Der getrocknete Milchpilz (auch bekannt als Weißer Milchpilz oder Weißer Täubling) hat ebenfalls einen bitteren Geschmack und sollte ähnlich behandelt werden; anschließend eignet er sich zum Einlegen und Pökeln. Der Eichenmilchpilz kann, nach vorherigem Einweichen und Abspülen in Salzwasser, auch erfolgreich gekocht und gebraten werden.

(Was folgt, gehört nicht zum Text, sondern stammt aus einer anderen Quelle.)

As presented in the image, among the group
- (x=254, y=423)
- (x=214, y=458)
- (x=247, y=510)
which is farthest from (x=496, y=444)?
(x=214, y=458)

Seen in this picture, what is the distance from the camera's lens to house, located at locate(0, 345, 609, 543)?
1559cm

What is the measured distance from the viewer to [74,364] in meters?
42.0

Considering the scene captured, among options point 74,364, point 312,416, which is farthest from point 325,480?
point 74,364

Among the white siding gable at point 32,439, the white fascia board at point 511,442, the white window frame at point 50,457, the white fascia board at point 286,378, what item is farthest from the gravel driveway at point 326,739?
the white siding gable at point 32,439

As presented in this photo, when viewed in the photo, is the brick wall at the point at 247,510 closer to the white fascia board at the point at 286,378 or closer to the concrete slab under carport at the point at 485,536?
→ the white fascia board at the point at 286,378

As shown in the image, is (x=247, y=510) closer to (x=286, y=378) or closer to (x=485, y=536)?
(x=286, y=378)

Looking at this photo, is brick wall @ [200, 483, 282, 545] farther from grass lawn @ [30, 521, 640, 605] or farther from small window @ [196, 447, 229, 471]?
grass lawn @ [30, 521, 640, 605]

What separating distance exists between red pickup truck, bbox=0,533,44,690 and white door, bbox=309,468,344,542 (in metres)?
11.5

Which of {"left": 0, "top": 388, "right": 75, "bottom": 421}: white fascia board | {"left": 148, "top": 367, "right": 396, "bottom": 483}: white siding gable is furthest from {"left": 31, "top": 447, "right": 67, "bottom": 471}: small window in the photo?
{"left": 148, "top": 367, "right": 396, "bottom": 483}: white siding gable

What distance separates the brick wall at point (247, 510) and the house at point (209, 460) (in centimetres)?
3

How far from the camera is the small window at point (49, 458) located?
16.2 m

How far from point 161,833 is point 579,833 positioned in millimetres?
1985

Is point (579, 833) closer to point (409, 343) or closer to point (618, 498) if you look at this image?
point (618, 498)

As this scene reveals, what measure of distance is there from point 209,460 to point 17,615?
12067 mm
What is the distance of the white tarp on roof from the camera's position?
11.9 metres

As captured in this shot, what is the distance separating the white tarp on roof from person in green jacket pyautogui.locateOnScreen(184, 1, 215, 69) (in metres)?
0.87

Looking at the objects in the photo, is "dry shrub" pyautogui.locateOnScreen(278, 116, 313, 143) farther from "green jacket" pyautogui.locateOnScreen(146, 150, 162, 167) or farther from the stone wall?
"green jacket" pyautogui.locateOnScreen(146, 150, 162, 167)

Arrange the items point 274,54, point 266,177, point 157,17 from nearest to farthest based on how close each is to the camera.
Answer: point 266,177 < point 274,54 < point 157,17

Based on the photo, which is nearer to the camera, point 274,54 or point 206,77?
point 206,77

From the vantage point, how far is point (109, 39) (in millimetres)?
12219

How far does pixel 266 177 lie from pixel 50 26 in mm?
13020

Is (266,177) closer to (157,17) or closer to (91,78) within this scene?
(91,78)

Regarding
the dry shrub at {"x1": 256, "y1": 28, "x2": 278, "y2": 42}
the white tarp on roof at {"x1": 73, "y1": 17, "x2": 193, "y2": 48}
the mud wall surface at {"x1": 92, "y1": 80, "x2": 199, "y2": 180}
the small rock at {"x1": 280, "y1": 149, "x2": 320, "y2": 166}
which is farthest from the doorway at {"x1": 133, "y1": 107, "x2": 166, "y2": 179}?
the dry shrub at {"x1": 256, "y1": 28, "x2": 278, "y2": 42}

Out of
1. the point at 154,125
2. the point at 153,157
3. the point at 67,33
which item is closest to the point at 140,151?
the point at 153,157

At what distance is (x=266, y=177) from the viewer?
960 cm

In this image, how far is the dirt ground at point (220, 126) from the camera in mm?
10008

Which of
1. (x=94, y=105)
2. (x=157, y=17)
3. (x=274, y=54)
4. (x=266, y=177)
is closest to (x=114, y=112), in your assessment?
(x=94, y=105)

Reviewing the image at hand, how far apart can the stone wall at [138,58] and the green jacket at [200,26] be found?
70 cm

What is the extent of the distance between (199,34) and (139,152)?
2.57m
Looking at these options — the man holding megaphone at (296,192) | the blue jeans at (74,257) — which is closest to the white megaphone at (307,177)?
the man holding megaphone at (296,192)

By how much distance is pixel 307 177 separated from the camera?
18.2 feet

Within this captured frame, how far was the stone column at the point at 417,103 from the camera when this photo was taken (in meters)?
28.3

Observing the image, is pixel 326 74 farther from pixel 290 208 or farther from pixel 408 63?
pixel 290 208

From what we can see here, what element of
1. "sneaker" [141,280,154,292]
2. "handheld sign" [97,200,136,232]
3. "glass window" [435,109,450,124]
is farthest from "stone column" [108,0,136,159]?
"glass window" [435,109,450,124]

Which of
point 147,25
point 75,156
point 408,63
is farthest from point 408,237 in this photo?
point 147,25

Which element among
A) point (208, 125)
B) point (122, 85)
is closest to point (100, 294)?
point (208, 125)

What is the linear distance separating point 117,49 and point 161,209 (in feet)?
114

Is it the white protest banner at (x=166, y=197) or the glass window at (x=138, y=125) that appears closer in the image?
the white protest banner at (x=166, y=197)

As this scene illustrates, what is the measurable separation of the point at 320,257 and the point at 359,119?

Die wichtigsten Arten von Milchpilzen:
- Pfeffermilchpilz;
- getrocknete Milchpilze;
- Eichenmilchpilz.
| Anzeichen für Milchpilze | ||||
|---|---|---|---|---|
| Eine Pilzart | Pfeffermilchpilz |
Getrocknete Milchpilze (weißer Milchpilz) |
Eichenmilchpilz | |
| Hut | Durchmesser (cm) | 6:30 | 5-18 | 5-12 |
| Farbe | Weiß oder cremefarben, in der Mitte dunkler. | Weiß, oft mit dunkelgelblichen oder rötlich-braunen Bereichen | Orange-ziegelrot oder rötlich, mit braunen Flecken | |
| Bilden | Trichterförmig, mit gebogenen Rändern bei jungen Pilzen und begradigten und gewellten Rändern bei reifen Pilzen | Zunächst konvex, dann eingesenkt und trichterförmig. Bei Trockenheit bilden sich Risse. | Anfangs rundlich-flach, dann trichterförmig, oft unregelmäßig geformt, mit einem gekräuselten, welligen Rand | |
| Oberfläche | glatt, matt oder leicht samtig | Trocken, anfangs dünn verfilzt, dann kahl. Oft haften Erdklumpen daran. | Glatt | |
| Aufzeichnungen | Häufig, schmal, am Stängel absteigend, manchmal gegabelt. Zahlreiche kurze Lamellen sind vorhanden. Beschädigungen der Lamellen führen zu gelblich-braunen Flecken. | Dünn, zahlreich, leicht am Stiel herabhängend, gelegentlich verflochten, cremefarben, in Stielnähe leicht bläulich. | Am Stiel absteigend; zuerst weiß, dann ockerfarben | |
| Zellstoff | Dicht, spröde, weiß | Dicht, weiß, die Farbe ändert sich beim Brechen nicht. | Weiß oder cremefarben (im angeschnittenen Zustand leicht rosa) | |
| Bein | Dicke (cm) | 1,2-3 | 2-5 | 1,5-3 |
| Höhe (cm) | 4-8 | 1-2 | 3-7 | |
| Farbe | Weiß | Weiß, oft mit unregelmäßigen braunen Flecken, im oberen Bereich bläulich. | Die gleiche Farbe wie die Kappe, aber heller und mit dunkleren Kerben. | |
| Zellstoff | Fest, sehr dicht | Dicht, weiß | Weiß oder cremefarben (im angeschnittenen Zustand leicht gelblich oder rosa) | |
| Weitere Anzeichen | Der Stiel ist leicht runzelig, unten verjüngt und glatt. | Der Stiel ist oben schmaler als unten und wird allmählich hohl. | Der Stiel ist leicht runzelig, unten verjüngt und glatt. | |
| Geruch | Ein schwacher, an Roggenbrot erinnernder Geruch | Schön, stark | Hübsch | |
| Schmecken | Scharf, pfeffrig | Würzig, fad | Bittersüß | |
Antworten auf häufig gestellte Fragen
Die Pilzsaison auf der Krim ist lang und erstreckt sich vom frühen Frühling bis zum späten Herbst. Dieser unbestreitbare Vorteil, kombiniert mit der Artenvielfalt, sorgt dafür, dass sowohl erfahrene als auch unerfahrene Pilzsammler ständig auf der Suche nach Pilzen sind. Das Sammeln ist sowohl in der artenreichen Steppe als auch im Gebirge möglich und ermöglicht es, die wunderbare Naturschönheit der Halbinsel hautnah zu erleben. Bevor man sich jedoch auf die Pilzsuche begibt, ist es wichtig, die Beschreibungen der verschiedenen Pilzarten gründlich zu studieren.